The original bug was a way to compose query string parameters (the part of the URL after the ?) that permitted injecting executable code in a form. The new bug is a variation where the malicious query string is part of a redirect URL passed through the query string, so it doesn't get filtered with the previous patch, because it has escaped characters. So it's not really a new bug, but rather plugging an oversight on the original patch.
On the positive side: Drupal has security audits of its core and 3rd party components, you get emails with any security updates and the patches are available through a centralized mechanism... so it's ahead of Wordpress and other platforms with no centralized module library. Release of the patches was announced ahead of time so we could prepare for them. I
On the negative side: Drupal has fundamental architectural problems of (almost) not having boundaries between data and code. It's form API (which had the original bug) is very practical and implements a lot of great security features, but it's an unfathomable mess... VERY hard to track what it does and very hard to properly use (for 3rd party module developers), since its internal workings are not properly documented.

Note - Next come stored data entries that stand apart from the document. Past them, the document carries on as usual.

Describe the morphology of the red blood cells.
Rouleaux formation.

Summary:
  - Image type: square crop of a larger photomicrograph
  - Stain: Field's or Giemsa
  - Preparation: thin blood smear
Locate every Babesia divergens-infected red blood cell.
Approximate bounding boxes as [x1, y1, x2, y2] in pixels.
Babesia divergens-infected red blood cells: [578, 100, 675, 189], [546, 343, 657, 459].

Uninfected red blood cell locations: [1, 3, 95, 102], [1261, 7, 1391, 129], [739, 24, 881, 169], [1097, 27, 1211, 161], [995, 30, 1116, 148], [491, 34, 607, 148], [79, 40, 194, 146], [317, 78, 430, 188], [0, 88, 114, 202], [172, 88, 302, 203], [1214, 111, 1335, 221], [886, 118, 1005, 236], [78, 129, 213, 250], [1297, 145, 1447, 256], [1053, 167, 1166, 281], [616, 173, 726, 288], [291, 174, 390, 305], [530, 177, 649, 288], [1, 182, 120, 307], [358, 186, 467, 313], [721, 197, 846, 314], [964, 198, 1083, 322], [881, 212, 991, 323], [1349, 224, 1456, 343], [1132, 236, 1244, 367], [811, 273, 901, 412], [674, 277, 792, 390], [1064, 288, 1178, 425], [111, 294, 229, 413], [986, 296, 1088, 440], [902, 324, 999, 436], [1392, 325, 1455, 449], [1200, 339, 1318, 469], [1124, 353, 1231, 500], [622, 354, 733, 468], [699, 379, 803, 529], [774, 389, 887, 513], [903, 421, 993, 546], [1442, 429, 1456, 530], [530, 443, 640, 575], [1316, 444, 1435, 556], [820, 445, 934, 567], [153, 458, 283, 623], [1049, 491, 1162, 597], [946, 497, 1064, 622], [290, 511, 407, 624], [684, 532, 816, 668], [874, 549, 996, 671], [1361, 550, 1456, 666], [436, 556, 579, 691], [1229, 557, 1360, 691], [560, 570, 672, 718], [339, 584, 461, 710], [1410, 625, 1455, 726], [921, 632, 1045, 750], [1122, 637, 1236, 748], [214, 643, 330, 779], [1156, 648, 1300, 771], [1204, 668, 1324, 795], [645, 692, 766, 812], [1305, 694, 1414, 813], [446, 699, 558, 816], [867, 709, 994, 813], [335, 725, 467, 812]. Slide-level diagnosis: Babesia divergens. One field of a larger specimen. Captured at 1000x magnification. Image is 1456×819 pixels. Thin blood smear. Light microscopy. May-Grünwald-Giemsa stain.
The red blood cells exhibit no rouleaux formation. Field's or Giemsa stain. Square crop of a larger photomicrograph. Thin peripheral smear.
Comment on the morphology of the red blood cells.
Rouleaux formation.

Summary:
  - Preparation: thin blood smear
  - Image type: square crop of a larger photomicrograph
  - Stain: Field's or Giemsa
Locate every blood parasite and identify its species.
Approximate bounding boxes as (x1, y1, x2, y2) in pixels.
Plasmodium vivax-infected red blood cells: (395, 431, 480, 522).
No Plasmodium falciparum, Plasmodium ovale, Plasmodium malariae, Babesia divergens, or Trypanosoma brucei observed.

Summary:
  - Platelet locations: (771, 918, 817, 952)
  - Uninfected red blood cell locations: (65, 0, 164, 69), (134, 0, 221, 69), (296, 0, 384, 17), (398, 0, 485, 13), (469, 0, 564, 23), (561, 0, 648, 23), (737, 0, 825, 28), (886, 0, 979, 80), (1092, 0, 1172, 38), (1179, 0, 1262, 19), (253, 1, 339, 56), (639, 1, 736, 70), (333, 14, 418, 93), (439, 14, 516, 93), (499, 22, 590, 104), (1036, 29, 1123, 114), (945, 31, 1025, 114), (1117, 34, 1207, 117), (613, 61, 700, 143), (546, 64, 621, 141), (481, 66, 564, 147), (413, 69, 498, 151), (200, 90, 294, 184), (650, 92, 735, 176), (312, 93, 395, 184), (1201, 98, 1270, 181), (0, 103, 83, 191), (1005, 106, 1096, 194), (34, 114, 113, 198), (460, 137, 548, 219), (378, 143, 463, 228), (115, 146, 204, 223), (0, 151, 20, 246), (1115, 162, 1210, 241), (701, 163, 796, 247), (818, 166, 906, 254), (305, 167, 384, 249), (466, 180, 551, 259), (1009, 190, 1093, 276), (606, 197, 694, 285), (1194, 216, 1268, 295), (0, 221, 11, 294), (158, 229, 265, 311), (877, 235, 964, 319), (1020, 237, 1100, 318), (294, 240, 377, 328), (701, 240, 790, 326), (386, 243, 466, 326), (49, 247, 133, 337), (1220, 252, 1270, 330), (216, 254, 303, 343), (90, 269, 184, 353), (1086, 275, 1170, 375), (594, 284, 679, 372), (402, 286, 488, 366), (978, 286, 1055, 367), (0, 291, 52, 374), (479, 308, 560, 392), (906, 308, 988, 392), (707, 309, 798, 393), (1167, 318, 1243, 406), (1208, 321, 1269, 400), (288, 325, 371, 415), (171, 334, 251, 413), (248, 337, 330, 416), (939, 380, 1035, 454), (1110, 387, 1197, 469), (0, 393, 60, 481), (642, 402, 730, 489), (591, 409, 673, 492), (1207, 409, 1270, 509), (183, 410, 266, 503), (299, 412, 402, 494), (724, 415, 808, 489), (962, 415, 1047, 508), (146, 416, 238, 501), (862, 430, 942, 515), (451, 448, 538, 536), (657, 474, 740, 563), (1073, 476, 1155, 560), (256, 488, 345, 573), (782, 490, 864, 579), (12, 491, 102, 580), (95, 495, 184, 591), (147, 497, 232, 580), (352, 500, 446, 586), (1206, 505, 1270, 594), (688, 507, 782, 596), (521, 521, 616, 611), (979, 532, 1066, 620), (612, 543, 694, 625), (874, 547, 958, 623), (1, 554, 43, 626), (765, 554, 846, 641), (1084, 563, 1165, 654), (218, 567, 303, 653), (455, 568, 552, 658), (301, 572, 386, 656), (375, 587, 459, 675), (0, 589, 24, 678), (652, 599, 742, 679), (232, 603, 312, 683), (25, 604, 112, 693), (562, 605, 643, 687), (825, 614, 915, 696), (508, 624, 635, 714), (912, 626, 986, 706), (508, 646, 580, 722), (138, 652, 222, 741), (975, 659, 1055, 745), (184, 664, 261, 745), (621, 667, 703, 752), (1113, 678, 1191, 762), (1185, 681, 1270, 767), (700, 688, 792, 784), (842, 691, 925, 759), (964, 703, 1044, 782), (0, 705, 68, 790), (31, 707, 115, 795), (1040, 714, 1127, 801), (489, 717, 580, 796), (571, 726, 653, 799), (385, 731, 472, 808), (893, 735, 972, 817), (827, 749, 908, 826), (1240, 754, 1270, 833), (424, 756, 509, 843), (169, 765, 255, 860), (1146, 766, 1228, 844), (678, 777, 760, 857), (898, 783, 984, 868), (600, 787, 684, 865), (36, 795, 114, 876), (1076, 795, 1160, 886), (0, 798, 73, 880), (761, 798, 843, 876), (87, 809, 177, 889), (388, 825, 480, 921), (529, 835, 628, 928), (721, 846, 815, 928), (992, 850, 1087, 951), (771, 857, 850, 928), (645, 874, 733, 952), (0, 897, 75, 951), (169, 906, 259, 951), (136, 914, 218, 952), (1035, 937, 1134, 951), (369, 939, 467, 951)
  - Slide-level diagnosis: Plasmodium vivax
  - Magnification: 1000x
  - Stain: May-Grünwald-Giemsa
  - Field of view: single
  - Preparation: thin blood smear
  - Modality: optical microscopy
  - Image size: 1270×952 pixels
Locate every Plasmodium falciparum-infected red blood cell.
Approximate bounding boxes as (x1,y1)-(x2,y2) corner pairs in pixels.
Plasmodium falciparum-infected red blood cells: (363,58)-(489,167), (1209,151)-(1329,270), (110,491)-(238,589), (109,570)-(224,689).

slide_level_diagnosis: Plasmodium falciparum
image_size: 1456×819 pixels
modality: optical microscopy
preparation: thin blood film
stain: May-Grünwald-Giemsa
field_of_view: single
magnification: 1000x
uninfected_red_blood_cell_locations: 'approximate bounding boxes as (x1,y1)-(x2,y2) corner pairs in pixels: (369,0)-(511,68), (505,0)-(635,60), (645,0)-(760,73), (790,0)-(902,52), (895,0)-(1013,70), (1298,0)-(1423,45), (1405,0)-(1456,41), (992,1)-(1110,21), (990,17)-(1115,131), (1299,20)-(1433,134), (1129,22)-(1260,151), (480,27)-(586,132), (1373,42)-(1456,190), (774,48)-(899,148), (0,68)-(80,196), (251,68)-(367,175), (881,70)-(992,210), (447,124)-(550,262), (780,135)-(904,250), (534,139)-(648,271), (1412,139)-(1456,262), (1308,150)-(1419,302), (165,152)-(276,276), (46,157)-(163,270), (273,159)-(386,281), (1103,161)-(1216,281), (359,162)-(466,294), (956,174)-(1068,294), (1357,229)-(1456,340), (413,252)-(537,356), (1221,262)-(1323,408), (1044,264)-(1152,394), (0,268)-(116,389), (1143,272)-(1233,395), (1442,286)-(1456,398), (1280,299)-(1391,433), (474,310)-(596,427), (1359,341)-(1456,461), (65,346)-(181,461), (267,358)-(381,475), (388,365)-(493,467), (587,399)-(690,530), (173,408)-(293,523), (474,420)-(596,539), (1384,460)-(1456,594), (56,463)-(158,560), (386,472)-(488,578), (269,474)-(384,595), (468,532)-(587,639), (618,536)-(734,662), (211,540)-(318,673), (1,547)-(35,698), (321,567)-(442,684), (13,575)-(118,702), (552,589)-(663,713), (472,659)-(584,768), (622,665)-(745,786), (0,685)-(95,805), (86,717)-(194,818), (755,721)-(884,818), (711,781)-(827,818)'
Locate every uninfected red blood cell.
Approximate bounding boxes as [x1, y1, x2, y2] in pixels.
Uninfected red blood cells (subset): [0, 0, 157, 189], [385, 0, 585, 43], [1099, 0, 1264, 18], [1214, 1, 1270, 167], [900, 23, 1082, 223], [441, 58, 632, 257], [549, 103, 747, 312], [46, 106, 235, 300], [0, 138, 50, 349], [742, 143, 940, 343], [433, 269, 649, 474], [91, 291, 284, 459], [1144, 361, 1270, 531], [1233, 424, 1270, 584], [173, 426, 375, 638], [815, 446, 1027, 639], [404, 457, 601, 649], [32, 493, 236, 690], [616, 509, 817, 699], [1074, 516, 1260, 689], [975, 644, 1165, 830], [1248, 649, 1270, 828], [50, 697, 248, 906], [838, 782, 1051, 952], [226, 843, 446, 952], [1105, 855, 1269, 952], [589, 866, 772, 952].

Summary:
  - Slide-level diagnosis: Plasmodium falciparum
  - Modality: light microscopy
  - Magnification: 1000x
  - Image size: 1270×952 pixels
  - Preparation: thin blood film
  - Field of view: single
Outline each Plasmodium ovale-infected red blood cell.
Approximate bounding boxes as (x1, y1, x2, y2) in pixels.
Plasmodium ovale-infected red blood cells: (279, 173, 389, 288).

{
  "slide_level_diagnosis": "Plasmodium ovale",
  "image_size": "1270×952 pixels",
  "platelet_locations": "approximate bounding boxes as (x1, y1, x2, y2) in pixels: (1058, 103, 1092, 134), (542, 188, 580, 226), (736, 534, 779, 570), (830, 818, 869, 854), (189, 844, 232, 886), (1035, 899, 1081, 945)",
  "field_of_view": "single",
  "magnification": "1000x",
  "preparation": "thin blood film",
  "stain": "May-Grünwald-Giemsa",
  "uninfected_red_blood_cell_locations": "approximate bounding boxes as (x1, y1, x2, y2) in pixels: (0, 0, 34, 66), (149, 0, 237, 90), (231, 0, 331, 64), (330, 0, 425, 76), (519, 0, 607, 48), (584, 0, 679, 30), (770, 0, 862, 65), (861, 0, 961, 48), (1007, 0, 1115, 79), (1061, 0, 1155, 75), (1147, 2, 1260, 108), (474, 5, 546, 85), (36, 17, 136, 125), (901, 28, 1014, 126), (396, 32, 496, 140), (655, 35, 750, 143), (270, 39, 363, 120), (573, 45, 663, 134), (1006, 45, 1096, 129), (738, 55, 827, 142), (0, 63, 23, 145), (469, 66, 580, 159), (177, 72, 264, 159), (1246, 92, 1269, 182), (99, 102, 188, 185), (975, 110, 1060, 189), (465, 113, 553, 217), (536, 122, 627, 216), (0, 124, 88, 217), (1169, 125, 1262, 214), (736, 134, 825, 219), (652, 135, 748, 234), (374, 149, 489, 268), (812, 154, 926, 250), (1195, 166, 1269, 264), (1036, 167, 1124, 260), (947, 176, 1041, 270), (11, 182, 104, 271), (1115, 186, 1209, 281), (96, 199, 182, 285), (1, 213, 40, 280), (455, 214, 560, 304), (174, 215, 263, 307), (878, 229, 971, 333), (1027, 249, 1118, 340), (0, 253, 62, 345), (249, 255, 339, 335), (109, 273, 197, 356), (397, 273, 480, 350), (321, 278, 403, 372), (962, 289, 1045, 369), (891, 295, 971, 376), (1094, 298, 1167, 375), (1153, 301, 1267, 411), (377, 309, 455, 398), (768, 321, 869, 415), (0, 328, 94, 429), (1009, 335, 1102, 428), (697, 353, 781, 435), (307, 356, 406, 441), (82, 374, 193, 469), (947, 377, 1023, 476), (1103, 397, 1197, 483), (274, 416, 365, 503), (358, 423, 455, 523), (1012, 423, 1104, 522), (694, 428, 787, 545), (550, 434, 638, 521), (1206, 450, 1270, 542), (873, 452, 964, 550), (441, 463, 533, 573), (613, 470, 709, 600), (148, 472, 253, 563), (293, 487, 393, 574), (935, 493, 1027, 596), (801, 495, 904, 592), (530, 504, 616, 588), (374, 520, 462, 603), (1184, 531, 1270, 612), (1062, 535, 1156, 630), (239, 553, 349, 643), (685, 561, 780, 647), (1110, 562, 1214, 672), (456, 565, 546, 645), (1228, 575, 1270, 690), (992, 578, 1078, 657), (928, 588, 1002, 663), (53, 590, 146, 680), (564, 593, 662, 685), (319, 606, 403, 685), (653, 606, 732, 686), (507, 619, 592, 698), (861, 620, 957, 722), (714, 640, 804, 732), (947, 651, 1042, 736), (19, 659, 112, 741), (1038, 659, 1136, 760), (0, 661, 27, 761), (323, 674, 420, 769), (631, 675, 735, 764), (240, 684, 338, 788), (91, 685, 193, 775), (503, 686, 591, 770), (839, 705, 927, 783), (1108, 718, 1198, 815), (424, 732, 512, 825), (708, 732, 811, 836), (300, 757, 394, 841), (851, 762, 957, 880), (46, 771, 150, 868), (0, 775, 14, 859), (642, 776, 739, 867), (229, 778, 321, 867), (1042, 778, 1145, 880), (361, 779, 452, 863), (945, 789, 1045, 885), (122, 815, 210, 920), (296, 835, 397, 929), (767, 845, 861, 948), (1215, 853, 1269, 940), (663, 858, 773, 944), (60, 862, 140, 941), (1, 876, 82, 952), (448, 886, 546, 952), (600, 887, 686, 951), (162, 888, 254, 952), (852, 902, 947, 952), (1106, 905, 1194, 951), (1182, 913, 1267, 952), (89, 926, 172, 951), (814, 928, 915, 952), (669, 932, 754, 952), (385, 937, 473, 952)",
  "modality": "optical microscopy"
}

Also, Drupal has a very very extensible architecture allowing for all sort of pluggable behavior, which also means it's very very hard to track the flow of data... this was a bug present at least since Drupal 6 (released in 2008) because it was not easy to see how data could move from the query string into the PHP structures used to define forms without proper filtering. The new-ish Drupal 8 has a more mature OO architecture, probably cleaner, but even harder to follow without actually running the code with a debugger.